Please write out each of the rows below word for word, leaving the pictures out of your answer.

Start of MATERIAL SUPPLIED

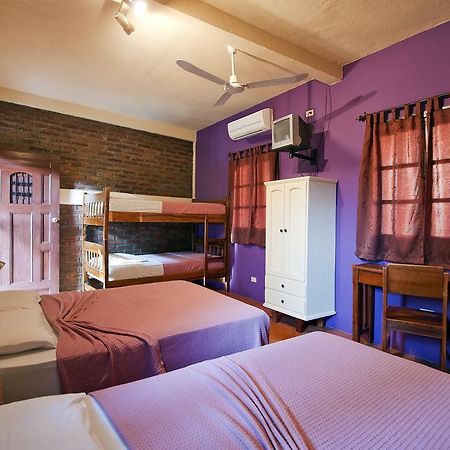Hotel La Pergola Granada Εξωτερικό φωτογραφία
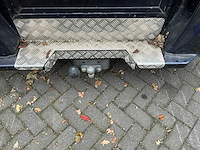 2015 peugeot boxer bedrijfswagen(vlp-36-j) - afbeelding 5 van  84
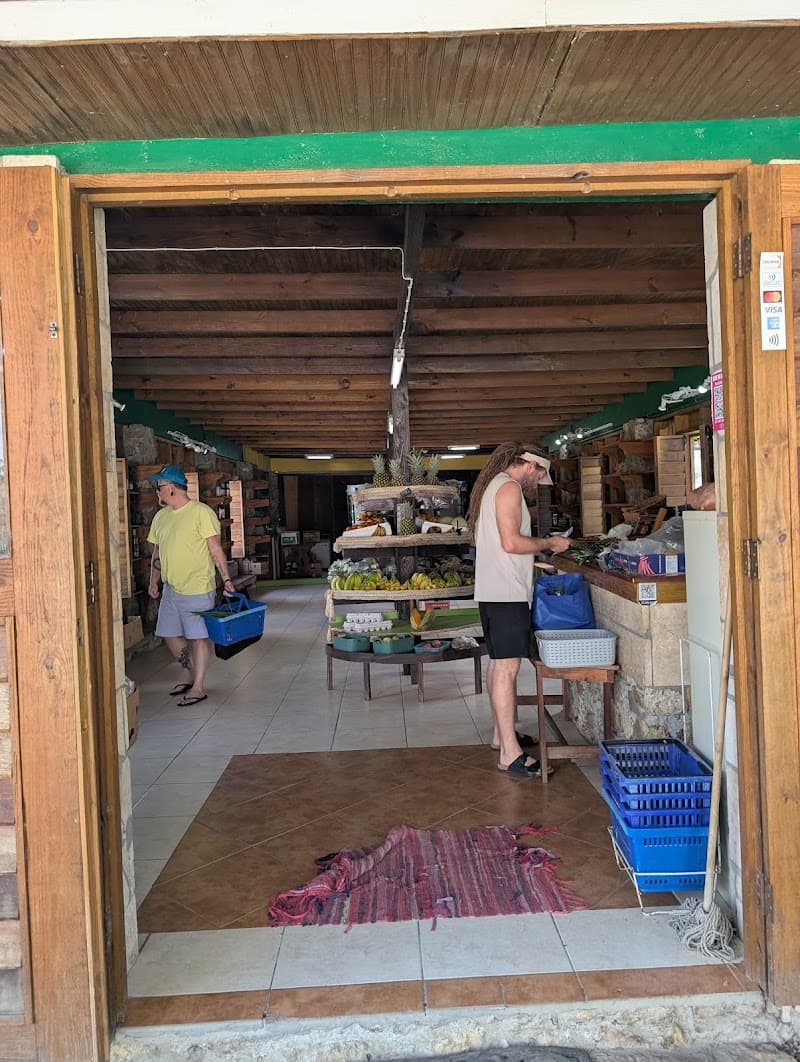 Colesome Farmers Market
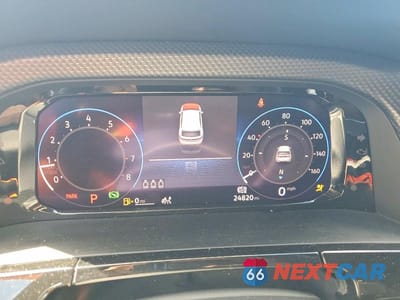 Zdjęcie 9 z 12 samochodu: 2025 VOLKSWAGEN ATLAS CROSS SPORT SEL PREMIUM R-LINE VIN:1V2FE2CA5SC230189 - miniatura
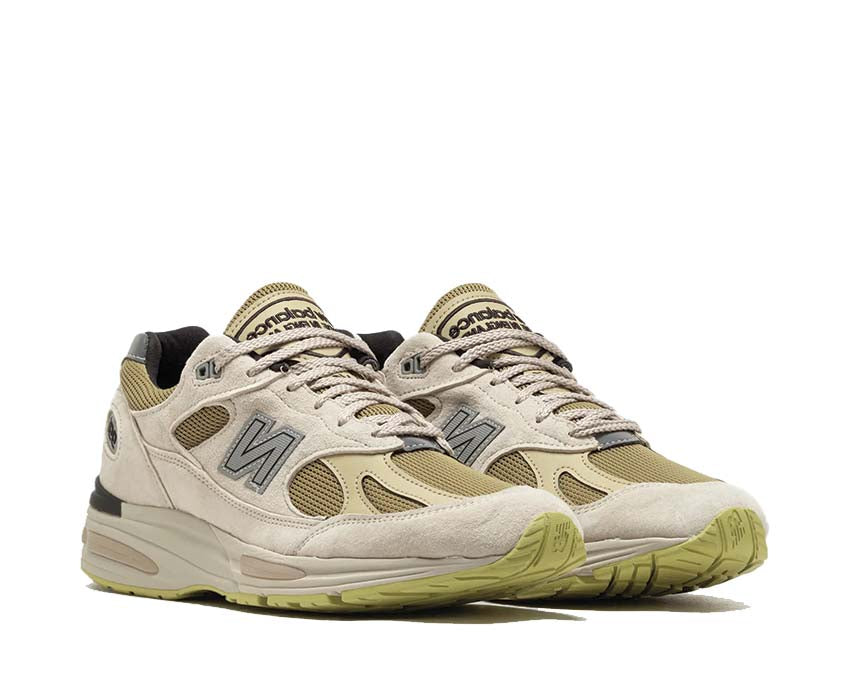 New Balance Made in UK 991v2 U991PW2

End of MATERIAL SUPPLIED

● **EXERCISE SOLUTION**:
Hotel La Pergola Granada Εξωτερικό φωτογραφία
 2015 peugeot boxer bedrijfswagen(vlp-36-j) - afbeelding 5 van  84
 Colesome Farmers Market
 Zdjęcie 9 z 12 samochodu: 2025 VOLKSWAGEN ATLAS CROSS SPORT SEL PREMIUM R-LINE VIN:1V2FE2CA5SC230189 - miniatura
 New Balance Made in UK 991v2 U991PW2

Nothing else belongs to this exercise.